SOURCE EXTRACT:
>>>>>

How to set xgb-params in spark

layor · November 7, 2018, 12:06pm

I try to use xgboost(0.72) in spark(2.1) to train a regression model。
here is my code
val paramsMap = List("eta" -> 0.1, "subsample" -> 0.8, "colsample_bytree" -> 0.8, "max_depth" -> 8, "objective" -> "reg:linear", "eval_metric" -> "mae", "lambda" -> 5, "silent" -> 1).toMap
val reg = XGBoost.trainWithRDD(train_rdd, paramsMap, 128, 4)
reg.save(OUTPUT)
then i check the model file. the metadata is below
{"class":"ml.dmlc.xgboost4j.scala.spark.XGBoostRegressionModel","timestamp":1541583942736,"sparkVersion":"2.1.1","uid":"XGBoostRegressionModel_2b546d5b3cc1","paramMap":{"subsample":1.0,"max_bin":16,"gamma":0.0,"tree_method":"auto","featuresCol":"features","min_child_weight":1.0,"predictionCol":"prediction","grow_policy":"depthwise","lambda":1.0,"sketch_eps":0.03,"scale_pos_weight":1.0,"labelCol":"label","colsample_bylevel":1.0,"normalize_type":"tree","colsample_bytree":1.0,"skip_drop":0.0,"booster":"gbtree","use_external_memory":false,"eta":0.3,"max_delta_step":0.0,"alpha":0.0,"sample_type":"uniform","max_depth":6,"rate_drop":0.0,"lambda_bias":0.0}}
as you can see, The parameter is still the default
So How to set regression model parameter correctly?

<<<<<

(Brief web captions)

>>>>>

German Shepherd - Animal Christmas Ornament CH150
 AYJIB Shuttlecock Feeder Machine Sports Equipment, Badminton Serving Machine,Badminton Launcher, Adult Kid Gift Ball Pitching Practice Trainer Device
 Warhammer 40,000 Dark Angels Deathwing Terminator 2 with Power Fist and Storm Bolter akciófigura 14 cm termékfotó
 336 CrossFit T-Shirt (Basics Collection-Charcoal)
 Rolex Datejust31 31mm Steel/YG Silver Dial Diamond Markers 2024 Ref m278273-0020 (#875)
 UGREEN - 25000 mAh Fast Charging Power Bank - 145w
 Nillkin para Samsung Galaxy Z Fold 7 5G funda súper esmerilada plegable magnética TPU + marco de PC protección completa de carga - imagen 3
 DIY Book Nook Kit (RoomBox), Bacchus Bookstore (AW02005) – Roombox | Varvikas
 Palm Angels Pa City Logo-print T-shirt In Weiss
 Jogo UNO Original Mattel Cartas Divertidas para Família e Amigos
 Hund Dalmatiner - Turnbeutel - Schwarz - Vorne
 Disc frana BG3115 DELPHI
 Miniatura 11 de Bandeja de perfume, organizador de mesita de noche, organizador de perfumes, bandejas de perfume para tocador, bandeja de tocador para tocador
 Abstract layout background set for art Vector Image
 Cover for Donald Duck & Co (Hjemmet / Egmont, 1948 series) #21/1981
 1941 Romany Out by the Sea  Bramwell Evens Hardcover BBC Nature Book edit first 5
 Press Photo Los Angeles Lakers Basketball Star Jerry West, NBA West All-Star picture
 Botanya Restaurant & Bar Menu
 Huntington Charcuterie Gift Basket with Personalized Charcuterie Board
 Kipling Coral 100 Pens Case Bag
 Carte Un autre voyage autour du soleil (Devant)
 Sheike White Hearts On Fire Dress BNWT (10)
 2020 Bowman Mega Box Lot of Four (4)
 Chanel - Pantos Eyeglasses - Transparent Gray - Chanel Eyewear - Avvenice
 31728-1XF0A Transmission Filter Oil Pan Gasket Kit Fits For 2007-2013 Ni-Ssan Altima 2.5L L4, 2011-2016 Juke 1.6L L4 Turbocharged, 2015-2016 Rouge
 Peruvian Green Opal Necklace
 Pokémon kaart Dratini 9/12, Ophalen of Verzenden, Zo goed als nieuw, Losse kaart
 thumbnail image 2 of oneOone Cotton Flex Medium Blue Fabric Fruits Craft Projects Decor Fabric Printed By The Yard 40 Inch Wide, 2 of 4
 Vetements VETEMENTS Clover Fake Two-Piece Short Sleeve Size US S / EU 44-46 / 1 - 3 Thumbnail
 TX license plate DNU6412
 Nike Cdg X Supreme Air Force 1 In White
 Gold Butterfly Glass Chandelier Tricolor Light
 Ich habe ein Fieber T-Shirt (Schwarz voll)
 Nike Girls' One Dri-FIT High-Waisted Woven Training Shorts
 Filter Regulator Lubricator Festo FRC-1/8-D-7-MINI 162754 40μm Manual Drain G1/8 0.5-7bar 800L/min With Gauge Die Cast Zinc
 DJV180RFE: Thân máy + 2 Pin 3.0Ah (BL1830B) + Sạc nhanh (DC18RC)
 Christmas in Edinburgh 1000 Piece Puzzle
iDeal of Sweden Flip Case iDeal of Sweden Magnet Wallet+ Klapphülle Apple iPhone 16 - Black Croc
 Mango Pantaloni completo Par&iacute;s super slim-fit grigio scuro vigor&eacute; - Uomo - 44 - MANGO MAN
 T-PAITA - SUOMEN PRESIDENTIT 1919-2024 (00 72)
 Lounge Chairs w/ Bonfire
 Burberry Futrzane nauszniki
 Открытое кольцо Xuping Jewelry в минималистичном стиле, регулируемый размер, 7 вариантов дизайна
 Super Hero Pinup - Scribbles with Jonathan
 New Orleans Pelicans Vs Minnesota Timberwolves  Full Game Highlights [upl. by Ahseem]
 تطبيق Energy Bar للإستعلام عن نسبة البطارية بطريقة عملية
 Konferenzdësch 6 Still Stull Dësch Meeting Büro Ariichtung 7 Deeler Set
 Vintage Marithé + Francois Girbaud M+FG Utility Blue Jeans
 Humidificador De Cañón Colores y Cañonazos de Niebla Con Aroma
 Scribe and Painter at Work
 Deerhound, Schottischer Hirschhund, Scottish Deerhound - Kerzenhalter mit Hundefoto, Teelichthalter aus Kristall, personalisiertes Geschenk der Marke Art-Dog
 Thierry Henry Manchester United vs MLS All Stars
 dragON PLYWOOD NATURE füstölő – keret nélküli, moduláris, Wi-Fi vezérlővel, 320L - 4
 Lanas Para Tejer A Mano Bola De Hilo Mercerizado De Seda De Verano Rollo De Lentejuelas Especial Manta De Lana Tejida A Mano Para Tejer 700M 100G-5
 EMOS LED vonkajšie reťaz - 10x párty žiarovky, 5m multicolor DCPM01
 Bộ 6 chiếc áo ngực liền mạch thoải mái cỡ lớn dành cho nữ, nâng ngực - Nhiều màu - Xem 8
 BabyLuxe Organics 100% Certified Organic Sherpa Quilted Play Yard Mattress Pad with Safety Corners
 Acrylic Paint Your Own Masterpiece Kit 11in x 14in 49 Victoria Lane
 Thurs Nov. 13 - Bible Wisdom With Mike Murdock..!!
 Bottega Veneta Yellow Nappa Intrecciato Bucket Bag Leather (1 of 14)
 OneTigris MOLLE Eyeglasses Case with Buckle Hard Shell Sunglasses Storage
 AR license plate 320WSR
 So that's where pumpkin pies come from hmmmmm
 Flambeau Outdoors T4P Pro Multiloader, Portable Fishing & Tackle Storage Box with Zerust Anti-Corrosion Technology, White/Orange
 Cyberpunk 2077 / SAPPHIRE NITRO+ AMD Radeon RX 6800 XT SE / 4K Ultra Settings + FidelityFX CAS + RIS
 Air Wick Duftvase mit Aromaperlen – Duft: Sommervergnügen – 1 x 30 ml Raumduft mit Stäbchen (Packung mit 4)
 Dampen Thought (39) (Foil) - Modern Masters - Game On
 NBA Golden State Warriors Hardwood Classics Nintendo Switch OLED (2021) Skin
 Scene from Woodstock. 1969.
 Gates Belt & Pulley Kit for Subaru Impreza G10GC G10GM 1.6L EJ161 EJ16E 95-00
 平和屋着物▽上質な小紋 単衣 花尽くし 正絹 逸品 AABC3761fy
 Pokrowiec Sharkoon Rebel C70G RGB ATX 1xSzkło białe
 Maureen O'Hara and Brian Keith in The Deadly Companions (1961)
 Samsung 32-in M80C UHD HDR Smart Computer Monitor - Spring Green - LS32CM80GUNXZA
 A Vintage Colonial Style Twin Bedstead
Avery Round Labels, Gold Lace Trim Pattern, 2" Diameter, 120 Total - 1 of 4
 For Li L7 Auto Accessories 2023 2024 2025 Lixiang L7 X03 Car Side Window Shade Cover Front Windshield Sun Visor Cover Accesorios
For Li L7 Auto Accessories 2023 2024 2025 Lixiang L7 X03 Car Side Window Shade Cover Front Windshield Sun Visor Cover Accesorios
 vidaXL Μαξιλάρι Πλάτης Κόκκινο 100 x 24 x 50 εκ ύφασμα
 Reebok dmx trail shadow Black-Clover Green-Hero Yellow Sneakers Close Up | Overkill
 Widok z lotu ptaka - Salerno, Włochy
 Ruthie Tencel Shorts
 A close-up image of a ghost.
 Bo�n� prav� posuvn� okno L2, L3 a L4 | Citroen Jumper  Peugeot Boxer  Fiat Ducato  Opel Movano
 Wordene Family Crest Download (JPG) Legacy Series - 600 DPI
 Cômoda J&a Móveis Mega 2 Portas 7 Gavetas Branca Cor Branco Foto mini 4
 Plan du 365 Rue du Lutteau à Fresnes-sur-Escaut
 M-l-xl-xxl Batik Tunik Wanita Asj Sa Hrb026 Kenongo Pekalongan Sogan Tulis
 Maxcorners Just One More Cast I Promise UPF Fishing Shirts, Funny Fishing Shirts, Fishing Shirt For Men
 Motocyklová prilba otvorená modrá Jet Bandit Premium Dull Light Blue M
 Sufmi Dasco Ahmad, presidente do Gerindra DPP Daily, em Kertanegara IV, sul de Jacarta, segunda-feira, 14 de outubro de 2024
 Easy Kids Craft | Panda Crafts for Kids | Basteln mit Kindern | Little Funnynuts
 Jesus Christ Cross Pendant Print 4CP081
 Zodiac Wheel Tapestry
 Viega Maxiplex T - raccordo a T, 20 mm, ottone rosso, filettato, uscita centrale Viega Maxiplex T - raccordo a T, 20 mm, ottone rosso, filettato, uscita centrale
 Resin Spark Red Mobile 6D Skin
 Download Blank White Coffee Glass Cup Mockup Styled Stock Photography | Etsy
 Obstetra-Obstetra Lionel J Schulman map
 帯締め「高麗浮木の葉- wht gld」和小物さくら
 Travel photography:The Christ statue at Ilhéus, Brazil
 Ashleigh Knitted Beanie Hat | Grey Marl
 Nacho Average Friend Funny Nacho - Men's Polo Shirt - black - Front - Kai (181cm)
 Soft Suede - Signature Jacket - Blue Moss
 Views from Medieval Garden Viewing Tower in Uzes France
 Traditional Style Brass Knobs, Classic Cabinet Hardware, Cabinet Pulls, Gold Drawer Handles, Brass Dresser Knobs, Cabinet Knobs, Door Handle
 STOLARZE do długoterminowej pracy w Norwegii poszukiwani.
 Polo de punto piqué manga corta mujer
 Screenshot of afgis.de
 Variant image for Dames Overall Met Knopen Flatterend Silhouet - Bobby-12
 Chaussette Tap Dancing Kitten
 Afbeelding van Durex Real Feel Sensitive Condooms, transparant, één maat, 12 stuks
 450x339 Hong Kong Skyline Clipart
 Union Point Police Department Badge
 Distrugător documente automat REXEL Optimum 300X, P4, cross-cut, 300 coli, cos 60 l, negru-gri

<<<<<

EXERCISE PROMPT: Carry on the forum thread on XGBoost parameters in Spark from the point where it stops. These records have no connection to the forum thread on XGBoost parameters in Spark.

EXERCISE ANSWER:
THX

hcho3 · November 7, 2018, 11:23pm

@CodingCat Any idea about this? Do we support save() method?

CodingCat · November 9, 2018, 5:33am

can you try 0.8x

0.72 might has bug there

layor · November 9, 2018, 6:21am

Our cluster’s spark version is 2.1， it seems like not fit 0.8。
And i want to know, Though the parameter in metadata is default, the parameter in model is what i set ?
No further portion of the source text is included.